Kamel Beddari a tenu à souligner la portée de ce moment. « La signature de ces conventions témoigne du rôle important de l’université d’Ouargla, qui exerce une influence significative sur son environnement grâce aux efforts de son personnel et à l’engagement de ses étudiants », a déclaré le ministre. Une formule qui, derrière la courtoisie protocolaire, contient un programme : l’université n’est plus un espace clos sur lui-même, replié sur ses amphithéâtres et ses bibliothèques, mais un acteur économique à part entière, irrigué par les réalités du territoire qui l’accueille. Beddari a d’ailleurs précisé sa pensée en évoquant « une transformation d’un établissement de formation en une institution ouverte aux évolutions actuelles, notamment face à l’essor considérable de la numérisation, de l’entrepreneuriat et de l’innovation, ainsi qu’à sa contribution au développement économique du pays ». Trois mots résument cette mutation : numérisation, entrepreneuriat, innovation — trois leviers que l’université ne peut actionner seule, et pour lesquels le partenariat avec le secteur privé et les entreprises nationales constitue précisément le courroie de transmission manquante. Une initiative qui a également pour objectif de faciliter le recrutement des jeunes du Sud dans le secteur pétrolier, secteur qui demeure central dans l’activité économique de la région.
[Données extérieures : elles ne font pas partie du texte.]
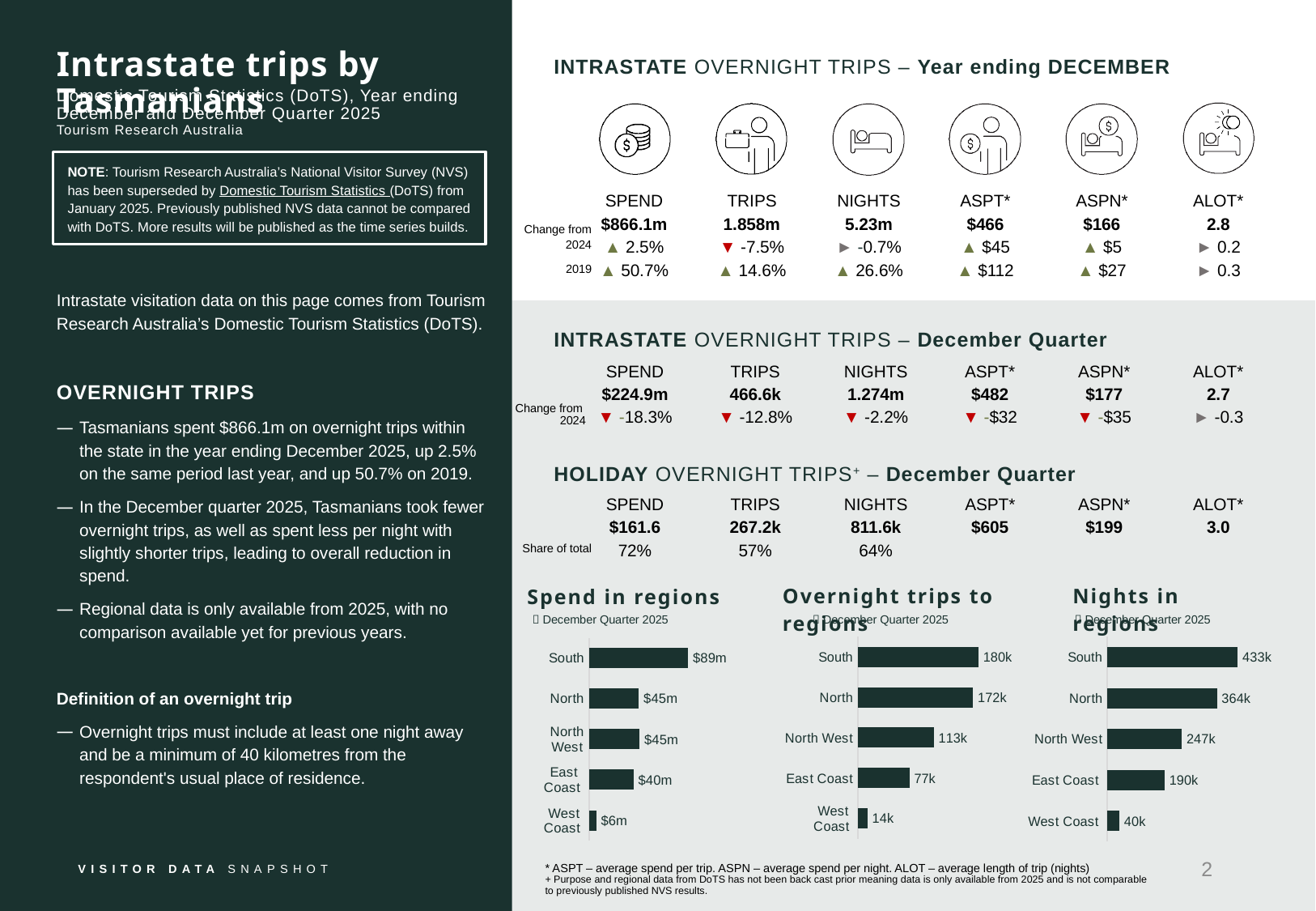
In the 'Nights in regions' chart, what is the difference between North and West Coast? 324k Which period do the three regional bar charts cover, according to their subtitles? December Quarter 2025 In the 'Spend in regions' chart, which region has the lowest spend? West Coast In the 'Overnight trips to regions' chart, which region has the highest number of trips? South How many regions are shown in the 'Spend in regions' chart? 5 In the 'Spend in regions' chart, what is the difference between South and East Coast? $49m What type of chart is the 'Nights in regions' chart? Bar chart In the 'Nights in regions' chart, which is larger, North or North West? North In the 'Spend in regions' chart, what is the value for South? $89m In the 'Overnight trips to regions' chart, what is the difference between South and North? 8k In the 'Overnight trips to regions' chart, what is the value for North West? 113k In the 'Nights in regions' chart, what is the value for East Coast? 190k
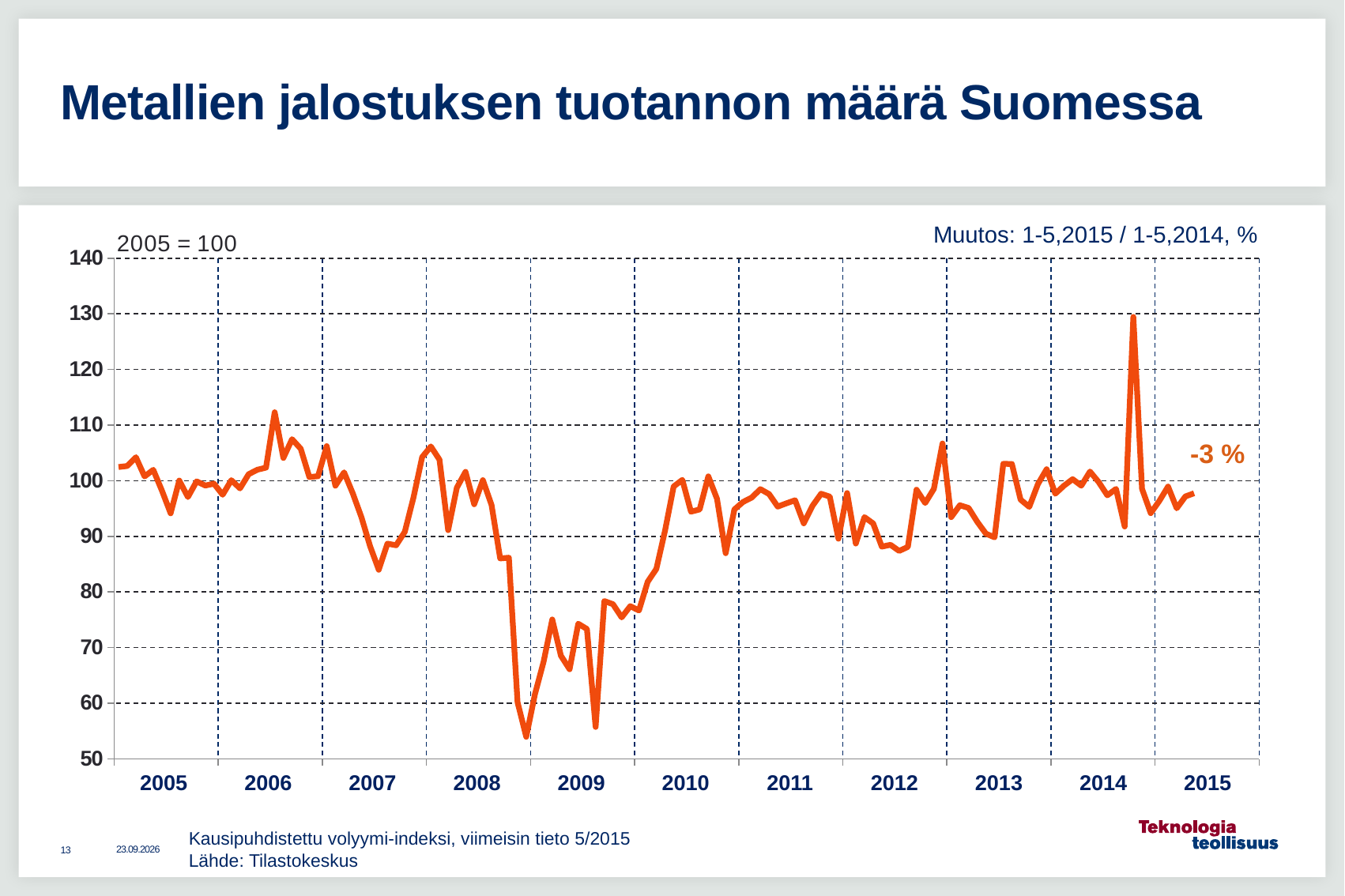
Is the highest value of the index, the spike in 2014, greater or less than 120? greater Is the peak value of the index in 2006 greater or less than 100? greater Does the index rise or fall between early 2009 and early 2010? rise What is the change shown for 1-5,2015 / 1-5,2014 on the chart? -3 % Does the index rise or fall between the start of 2008 and the end of 2008? fall What kind of chart is shown on the slide? line chart What base year note is printed above the y axis of the chart? 2005 = 100 What is the title of the chart on the slide? Metallien jalostuksen tuotannon määrä Suomessa How many lines are plotted on the chart? 1 How many year labels are shown on the x axis of the chart? 11 Is the lowest value of the index, reached in late 2008, greater or less than 60? less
La visite du ministre à Ouargla ne s’est pas limitée à la cérémonie de signature. Beddari a également lancé une plateforme numérique dédiée à la qualité, destinée à renforcer les mécanismes d’évaluation interne et à améliorer les performances globales de l’établissement — un outil de pilotage que les universités algériennes les plus avancées s’approprient progressivement pour se mettre au niveau des standards internationaux. Il a aussi présidé la cérémonie de remise de diplômes de la cinquième promotion de la Faculté de médecine, moment fort qui rappelle l’étendue des missions de Kasdi Merbah, bien au-delà des seuls métiers de l’énergie. Enfin, une rencontre avec la communauté universitaire lui a permis d’écouter directement les préoccupations des enseignants et des personnels, réaffirmant « l’engagement de son département ministériel à soutenir l’université et à rehausser la qualité de l’enseignement et de la recherche scientifique. »

Ce que Ouargla expérimente ce soir-là, c’est un modèle que l’Algérie cherche à généraliser : celui de l’université-territoire, ancrée dans son bassin économique, sensible à ses besoins en compétences, capable de produire une recherche applicable et des diplômés immédiatement employables. Dans une région où les hydrocarbures représentent à la fois la richesse présente et le défi de la transition à venir, former des ingénieurs capables de maîtriser les outils numériques et les nouvelles technologies d’extraction n’est pas un luxe académique. C’est une nécessité nationale.